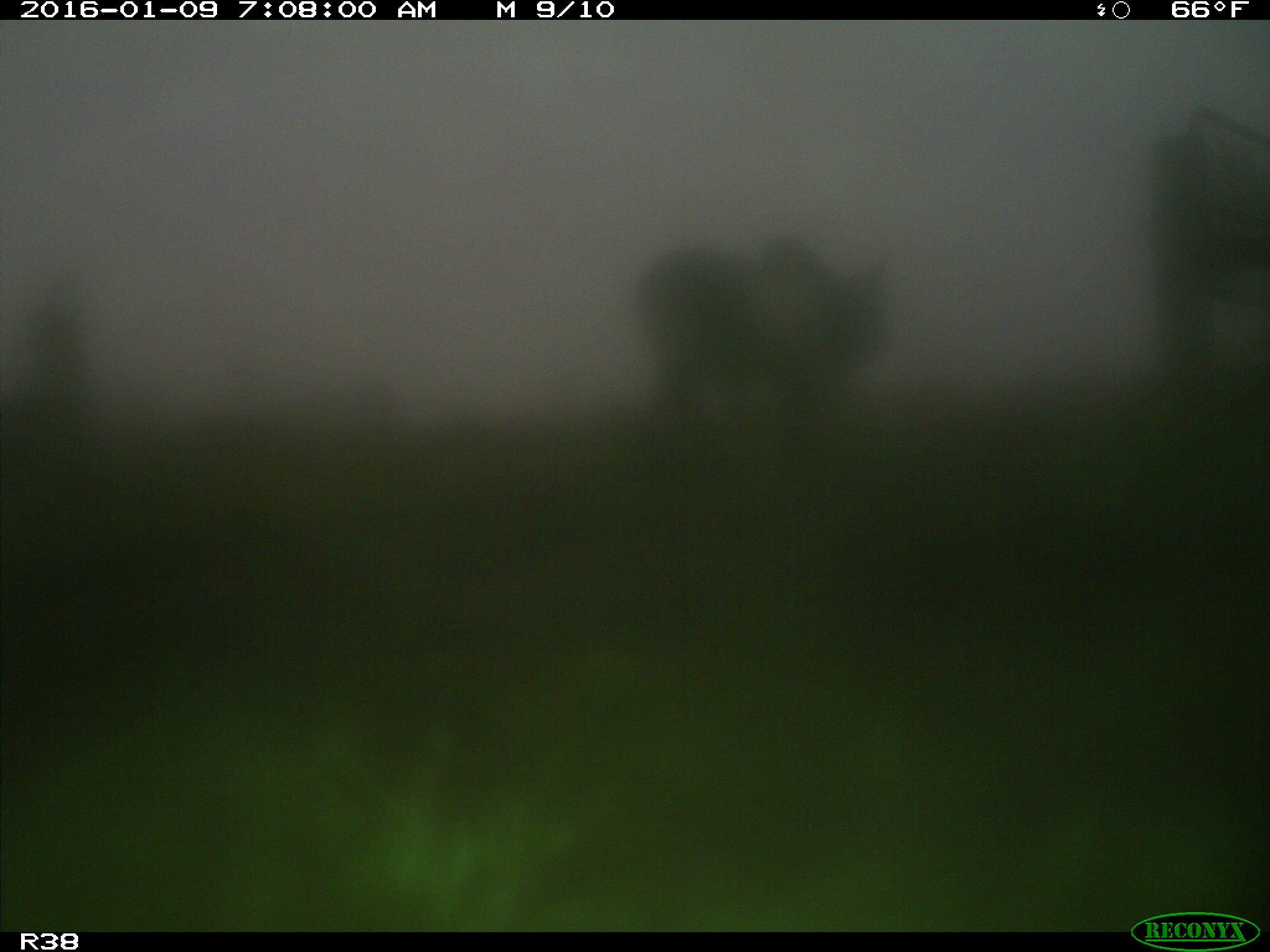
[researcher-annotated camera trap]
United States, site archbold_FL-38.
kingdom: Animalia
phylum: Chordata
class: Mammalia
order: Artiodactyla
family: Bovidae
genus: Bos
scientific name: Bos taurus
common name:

YOUR OBJECTIVE: Images are not wanted in the copy. Please print the material above exactly.

FINAL ANSWER:
[researcher-annotated camera trap]
United States, site archbold_FL-38.
kingdom: Animalia
phylum: Chordata
class: Mammalia
order: Artiodactyla
family: Bovidae
genus: Bos
scientific name: Bos taurus
common name:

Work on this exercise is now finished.